This release from 2004 features 64 minutes of masterful electronic music.

Belgian composer van Bogaert has a way of transforming synthesizer melodies into epic constructions that bristle with majestic proportion. Even his simpler compositions seem to evoke a grandeur that parts the clouds to reveal a panorama of optimism.

Stately keyboards dominate this music with a peppering of pleasant percussion. Serious piano and expansive electronics blend with heavenly atmospherics to create delicate passages that stir the soul with their tender melodies, imparting a gentle yearning with idyllic flair. For the most part, demonstrative outbursts play a minor role; this music flourishes in more sedate territory, exploring a gentler, more human side of electronic tuneage. Regal touches elevate even the most trivial excerpt, however, injecting a sense of importance to each note.

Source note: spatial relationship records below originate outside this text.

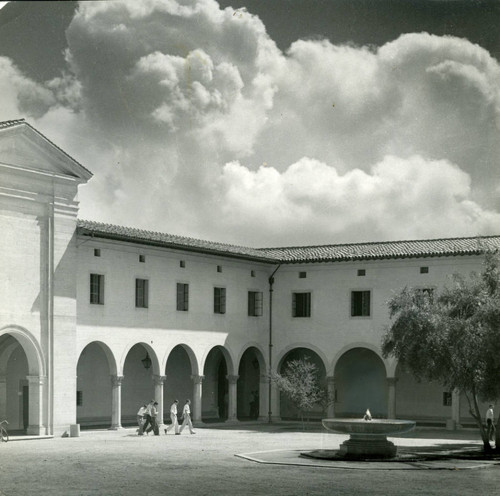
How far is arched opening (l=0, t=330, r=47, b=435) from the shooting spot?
1214 inches

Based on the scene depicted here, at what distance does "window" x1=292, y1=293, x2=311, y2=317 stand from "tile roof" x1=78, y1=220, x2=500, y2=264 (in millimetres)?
1515

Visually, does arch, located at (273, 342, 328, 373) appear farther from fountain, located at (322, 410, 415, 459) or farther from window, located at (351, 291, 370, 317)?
fountain, located at (322, 410, 415, 459)

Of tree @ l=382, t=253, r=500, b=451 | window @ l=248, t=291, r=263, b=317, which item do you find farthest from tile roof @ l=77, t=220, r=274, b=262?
tree @ l=382, t=253, r=500, b=451

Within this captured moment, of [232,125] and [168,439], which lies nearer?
[168,439]

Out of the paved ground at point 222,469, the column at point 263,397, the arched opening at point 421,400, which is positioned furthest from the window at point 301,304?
the paved ground at point 222,469

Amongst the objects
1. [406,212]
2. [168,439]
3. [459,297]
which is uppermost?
[406,212]

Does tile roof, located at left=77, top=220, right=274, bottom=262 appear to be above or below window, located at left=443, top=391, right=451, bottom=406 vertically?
above

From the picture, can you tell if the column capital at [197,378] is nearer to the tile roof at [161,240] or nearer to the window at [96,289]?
the tile roof at [161,240]

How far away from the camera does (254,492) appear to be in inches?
666

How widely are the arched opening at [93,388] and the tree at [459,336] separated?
537 inches

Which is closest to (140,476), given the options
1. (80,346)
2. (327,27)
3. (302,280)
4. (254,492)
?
(254,492)

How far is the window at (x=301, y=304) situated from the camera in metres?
40.6

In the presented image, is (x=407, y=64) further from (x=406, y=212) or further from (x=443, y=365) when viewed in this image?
(x=443, y=365)

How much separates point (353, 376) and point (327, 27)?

The emotional focus of this music examines nature and humanity’s coexistence with the world. Van Bogaert’s compositions evoke an innocence that softly merges mankind with its environment, often exemplifying the adage that observation makes one a part of the scrutinized circumstance.

Fans of classic Vangelis will enjoy this release.

One of the tracks utilizes a traditional melody originally from the Solomon Islands, the same one used by Deep Forest and Jan Gabarek on their popular recordings.